*Estratto*.
Cap. IV - TERRITORIO E PROPRIETA' FONDIARIA

Già nel Tre-Quattrocento il Castrum S. Stephani comprendeva una fascia rettangolare di terre che dalla sommità del monte Siserno scendevano, tra i tenitori di Giuliano e S. Lorenzo, alla sponda del fiume e che, per naturale posizione, si dividevano in zone montane, terreni alla periferia del paese e contrade di campagna che dalle mura castellane si allargavano verso valle come un ampio zinale.

A queste terre o contrade, si accedeva per mezzo di alcune strade primarie, che poi si sfilavano in tanti viottoli e sentieri che portavano ai cancelli delle proprietà anche le più piccole; esse prendevano il via dalle due porte principali che si aprivano nella cinta muraria: la Porta e la Portella.

*Consegna*.
Prosegui l'estratto qui sopra sul territorio del Castrum S. Stephani, ripartendo dopo la frase sulla Porta e la Portella.

*Dati forniti*.
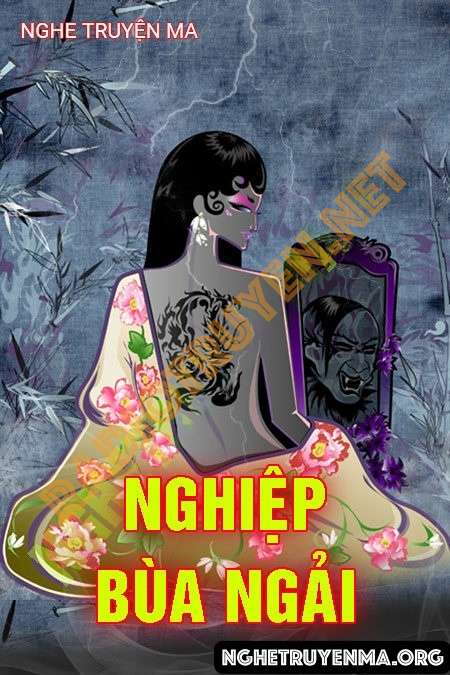 Nghiệp Bùa Ngải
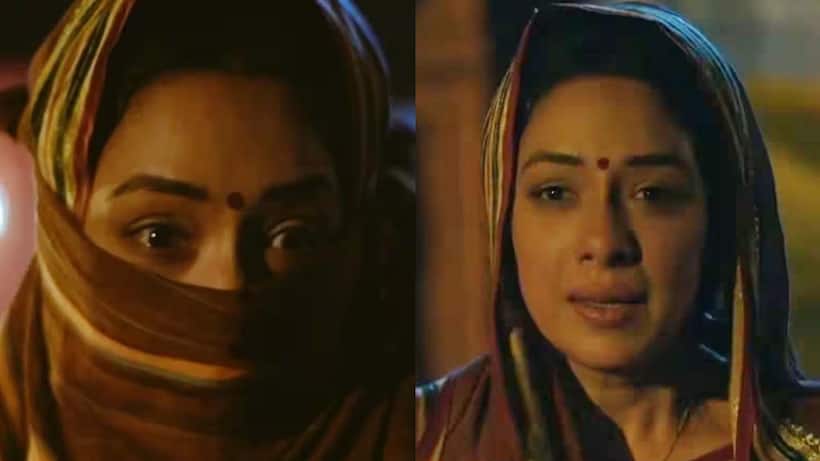 anupama spoiler alert in hind 15 jue 2025 latest episode update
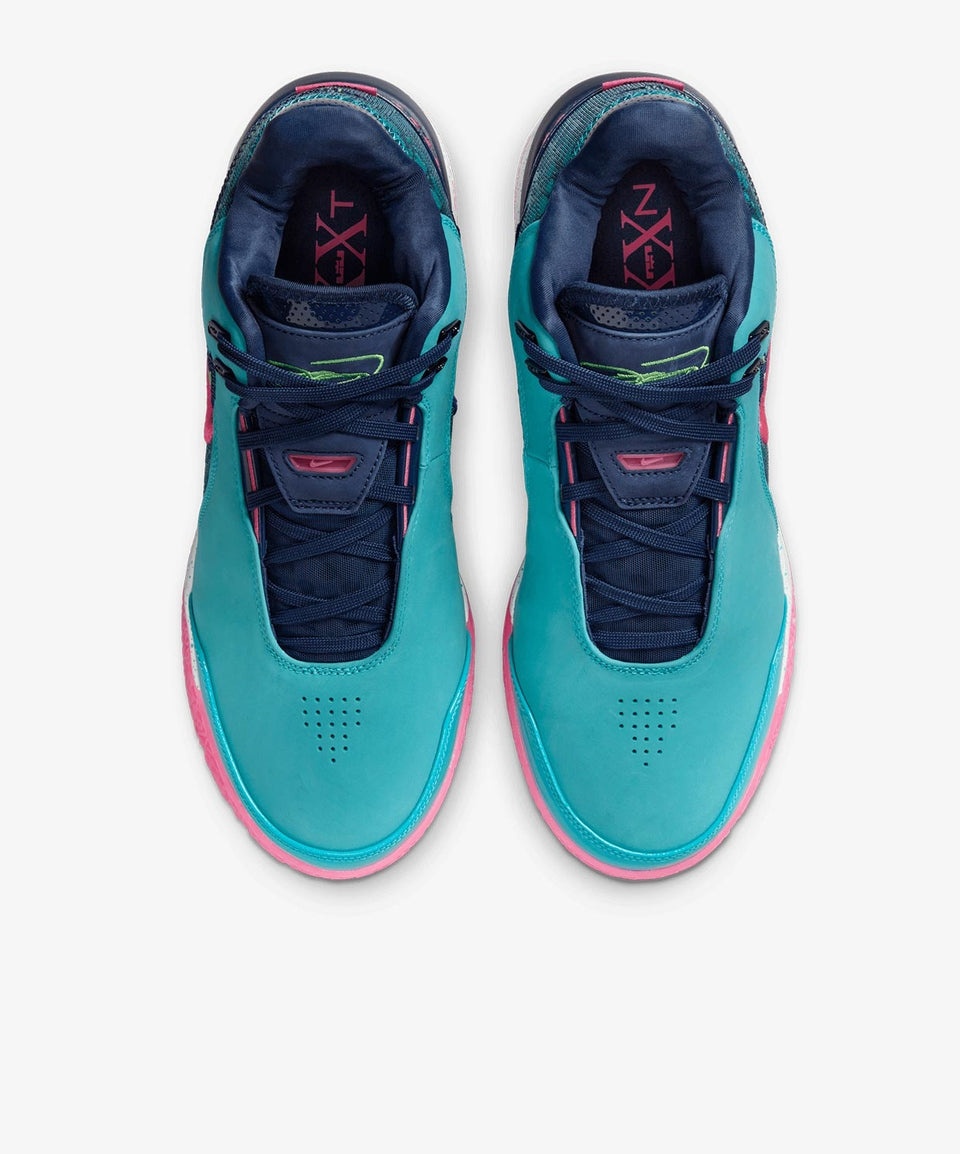 Nike Lebron NXXT Gen Ampd - Görsel 5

*Risposta*.
La strada che usciva dalla Porta, si biforcava: una risaliva lungo il fossato verso la chiesa di S. Sebastiano da dove incominciava ad inerpicarsi per sentieri usati da caprari e porcari per portare i loro animali a pascolare in montagna, l'altra s'inoltrava tra gli orti che una volta occupavano lo spazio dell'odierna piazza Umberto, oltre la chiesetta di S. Antonio Abate, e scendeva verso la Pezza fino ad incontrare la strada degli Spagnoli vicino la chiesa di S. Maria della Pozza per proseguire quindi alla volta della Selva, del Pantano, delle Prata e della Mola su fiume.

Dalla strada degli Spagnoli, che veniva giù da colle Porcini e da Vallefratta e che dava accesso al Monti-cello e ai prati di capo la Selva, si potevano raggiungere tutte le contrade lungo il fiume e quelle a mezza costa.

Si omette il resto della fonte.